At the end of the day, I'm pretty anxious to see the days of over-priced
routers driving up network service costs go away.

> (...)
> The users each have a unique VLAN (Q-in-Q). The question is, what do I

put

> on those VLANs, if I do not want to put a full IPv4 subnet on each?
>
> My own answer to that is to have the users share a larger subnet, for
> example I could have a full class C sized subnet shared between 253
> users/VLANs.
>
> To allow these users to communicate with each other, and so they can
> communicate with the default gateway IP, I will need proxy arp.

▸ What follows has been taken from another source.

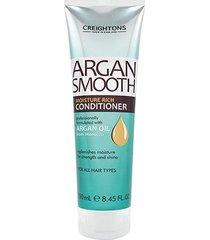 condicionador creightons argan smooth moisture rich 250ml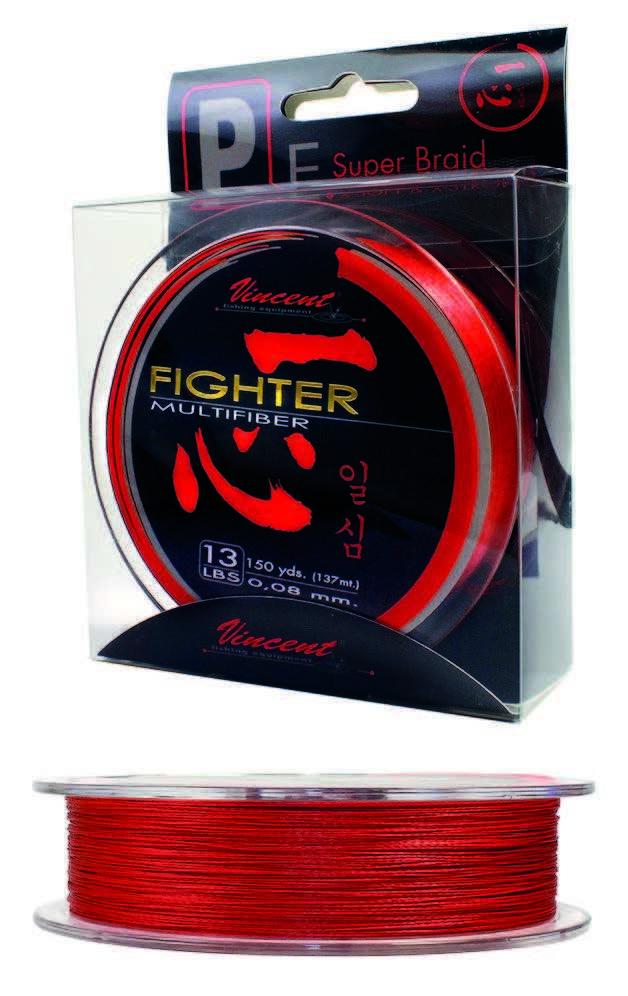 MULTIFIBER RED 150 YDS - VINCENT 00919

And in a
> non-OpenFlow solution, also the associated security functions such as
> DHCP-snooping to prevent hijacking of IP addresses.
>
> Which devices can solve this task?

Hi Baldur,

Assuming you manage 1.1.1.0/24 and 2001:db8:0::/48 and
have a Linux box on both ends you can get rid of
IPv4 and v6 interco subnets and arp proxy the following way:

1/ on the gateway
ip addr add 1.1.1.0/32 dev lo

for all client VLAN "NN" on eth0 :
ip -6 addr add fe80::1/64 dev eth0.NN
ip -6 route add 2001:db8:0:NN00::/56 via fe80::1:NN dev eth0.NN

2/ on user CPE number "NN" CPE WAN interface being eth0 :
ip addr add 1.1.1.NN/32 dev eth0
ip route add 1.1.1.0/32 dev eth0
ip route add default via 1.1.1.0
ip -6 addr add fe80::1:NN/64 dev eth0
ip -6 route add default via fe80::1 dev eth0
# ip -6 addr add 2001:db8:0:NN00::1/56 dev eth0 # optional

Note: NN in hex for IPv6

The trick in IPv4 is that linux by default will answer to ARP requests
for "1.1.1.0" on all interfaces even if the adress is on the loopback.
And in IPv6 use static link local on both ends. You can replace
"1.1.1.0" by any IPv4, but since ".0" are rarely assigned to end users
it doesn't waste anything and keep traceroute with public IPv4.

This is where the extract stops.